« Panorama » de Philippe Découflé : une envolée poétique à Art Rock

Le vendredi et le samedi soir de 20h30 à 22h et le dimanche de 17h à 18h30, les festivaliers ont pu assister au spectacle de danse du metteur en scène Philippe Découflé au Grand Théâtre. Une pause bienheureuse et gracieuse entre deux concerts endiablés.

Philippe Découflé, le nom n’est pas inconnu du grand public.

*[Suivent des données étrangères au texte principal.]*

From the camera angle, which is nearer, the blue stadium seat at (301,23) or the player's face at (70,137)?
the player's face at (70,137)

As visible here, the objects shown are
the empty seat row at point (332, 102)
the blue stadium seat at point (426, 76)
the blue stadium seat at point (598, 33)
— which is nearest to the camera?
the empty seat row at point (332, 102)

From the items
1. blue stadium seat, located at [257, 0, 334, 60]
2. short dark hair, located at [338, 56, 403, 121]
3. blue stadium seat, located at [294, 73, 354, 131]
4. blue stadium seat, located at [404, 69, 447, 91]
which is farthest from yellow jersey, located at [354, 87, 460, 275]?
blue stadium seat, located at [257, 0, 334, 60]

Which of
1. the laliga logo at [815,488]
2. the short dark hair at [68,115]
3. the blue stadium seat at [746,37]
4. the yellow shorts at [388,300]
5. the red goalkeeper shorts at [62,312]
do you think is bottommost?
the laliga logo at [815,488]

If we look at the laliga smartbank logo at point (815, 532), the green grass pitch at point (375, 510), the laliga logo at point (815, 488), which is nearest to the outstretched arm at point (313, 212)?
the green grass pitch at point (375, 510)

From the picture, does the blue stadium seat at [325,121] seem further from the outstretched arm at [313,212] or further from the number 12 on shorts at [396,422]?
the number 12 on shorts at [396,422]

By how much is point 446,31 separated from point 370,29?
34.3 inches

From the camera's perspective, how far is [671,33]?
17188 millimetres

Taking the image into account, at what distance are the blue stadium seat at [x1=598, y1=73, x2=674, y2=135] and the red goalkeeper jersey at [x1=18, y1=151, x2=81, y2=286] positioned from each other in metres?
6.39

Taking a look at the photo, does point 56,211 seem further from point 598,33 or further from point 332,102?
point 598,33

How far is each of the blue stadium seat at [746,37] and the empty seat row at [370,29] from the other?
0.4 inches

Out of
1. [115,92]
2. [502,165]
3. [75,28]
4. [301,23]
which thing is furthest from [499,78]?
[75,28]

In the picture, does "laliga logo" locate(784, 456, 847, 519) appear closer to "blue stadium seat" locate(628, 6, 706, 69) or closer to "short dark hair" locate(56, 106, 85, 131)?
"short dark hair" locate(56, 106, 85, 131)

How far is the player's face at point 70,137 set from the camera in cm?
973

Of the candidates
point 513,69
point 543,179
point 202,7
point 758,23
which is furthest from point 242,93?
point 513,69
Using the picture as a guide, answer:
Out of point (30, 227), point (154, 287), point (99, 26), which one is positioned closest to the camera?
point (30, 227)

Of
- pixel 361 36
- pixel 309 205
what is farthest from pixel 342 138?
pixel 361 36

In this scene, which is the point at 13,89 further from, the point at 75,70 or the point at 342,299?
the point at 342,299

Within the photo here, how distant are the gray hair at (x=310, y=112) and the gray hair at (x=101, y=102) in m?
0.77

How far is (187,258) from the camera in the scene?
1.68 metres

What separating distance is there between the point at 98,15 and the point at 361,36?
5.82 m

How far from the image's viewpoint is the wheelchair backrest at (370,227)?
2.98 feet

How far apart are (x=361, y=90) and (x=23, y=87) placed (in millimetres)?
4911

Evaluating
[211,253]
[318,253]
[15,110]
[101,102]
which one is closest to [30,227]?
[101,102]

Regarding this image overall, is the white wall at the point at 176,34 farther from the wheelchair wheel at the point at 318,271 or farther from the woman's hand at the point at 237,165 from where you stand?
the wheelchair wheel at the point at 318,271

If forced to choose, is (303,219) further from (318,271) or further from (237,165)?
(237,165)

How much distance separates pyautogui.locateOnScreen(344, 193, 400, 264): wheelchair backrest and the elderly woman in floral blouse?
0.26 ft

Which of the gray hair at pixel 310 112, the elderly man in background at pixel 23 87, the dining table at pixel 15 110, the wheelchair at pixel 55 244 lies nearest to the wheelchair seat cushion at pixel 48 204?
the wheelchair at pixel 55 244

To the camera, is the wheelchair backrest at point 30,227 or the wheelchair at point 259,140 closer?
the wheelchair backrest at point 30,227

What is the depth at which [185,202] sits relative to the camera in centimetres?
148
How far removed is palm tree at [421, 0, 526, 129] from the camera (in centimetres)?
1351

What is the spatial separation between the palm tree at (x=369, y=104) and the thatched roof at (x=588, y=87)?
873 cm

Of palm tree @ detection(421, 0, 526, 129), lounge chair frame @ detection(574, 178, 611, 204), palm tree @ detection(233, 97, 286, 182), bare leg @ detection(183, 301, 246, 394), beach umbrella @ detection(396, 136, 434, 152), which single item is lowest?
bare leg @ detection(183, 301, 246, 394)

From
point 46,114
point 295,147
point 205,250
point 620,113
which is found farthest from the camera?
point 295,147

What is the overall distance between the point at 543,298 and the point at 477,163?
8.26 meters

Le danseur et chorégraphe français de danse contemporaine a été propulsé au rang d’artiste grâce à ses mises en scène originales lors des cérémonies d’ouverture et de fermeture des jeux olympiques d’Albertville en 1992. Il a créé sa compagnie de danse DCA en 1983, qui enchaîne les succès depuis les années 1990.

Aujourd’hui, il revisite les temps forts de sa troupe, mélangeant en un seul spectacle les plus beaux moments des 30 dernières années. Une tournée qui a commencé au TNB de Rennes à la fin du mois d’avril, et qui s’est poursuivie le week-end dernier à Art Rock.

 De la danse comique

Au centre de la scène, un personnage aux allures comiques se détache des autres danseurs. Ce sera le narrateur pendant tout le spectacle. Tantôt habillé en microbe à longues pattes, tantôt s’accrochant aux rambardes de la scène, il fait rire le public avec un discours décalé. Il oblige l’assemblée à fermer les yeux pour imaginer un film dans leur tête. Ses mains servent de supports pour raconter une histoire avec des jeux d’ombre…

Philippe Découflé n’a pas pensé qu’à la danse, mais aussi au comique. Ce personnage accroche le spectateur et lui permet de passer d’un décor à un autre, d’un univers à un autre sans inconvénient.

 Un « Panorama » des anciens spectacles

Mais bien sûr la danse reste présente, et la volupté des danseurs émeut à chaque instant les spectateurs. Accrochés à une corde, deux amoureux s’élancent en l’air et donnent l’impression de voler.

En tenue multicolore, les danseurs se mélangent, les corps s’accrochent les uns aux autres avec douceur. Avec des mouvements très simples parfois, comme la formation de vagues avec les bras, ils arrivent à accrocher le regard jusqu’au bout.

Les mouvements sont tantôt souples, tantôt saccadés, tantôt calmes, tantôt effrénés.

Tout le potentiel du metteur en scène, c’est de réussir dans ce « panorama » à ne pas rendre absurde cette succession de petits extraits tirés de ses anciens spectacles. On y retrouve « Vague Café », « Sombreros », « Shazam ! », « Décodex » ; sans s’y perdre non plus.

Philippe Découflé joue avec les décors, les lumières, les couleurs. L’extrait de « Vague Café » nous entraîne dans un monde acidulé et fluorescent qui réveille nos pupilles. Une femme apparaît comme sortie de nulle part, se contorsionnant au milieu de la scène en changeant peu à peu de lumière.

On a l’impression d’avoir atterri dans une autre dimension. Les danseurs sont habillés de la tête au pied en microbe bleu et violet, avec une longue antenne qui leur sert pour faire de beaux mouvements.

Il n’y a pas à dire, quand la troupe arrive vers le public pour saluer, on a l’impression que l’on vient de se réveiller. Les 1h30 de spectacle passent à vitesse grand V. Et on ressort de ce « Panorama » de Phillippe Découflé, avec le souffle coupé.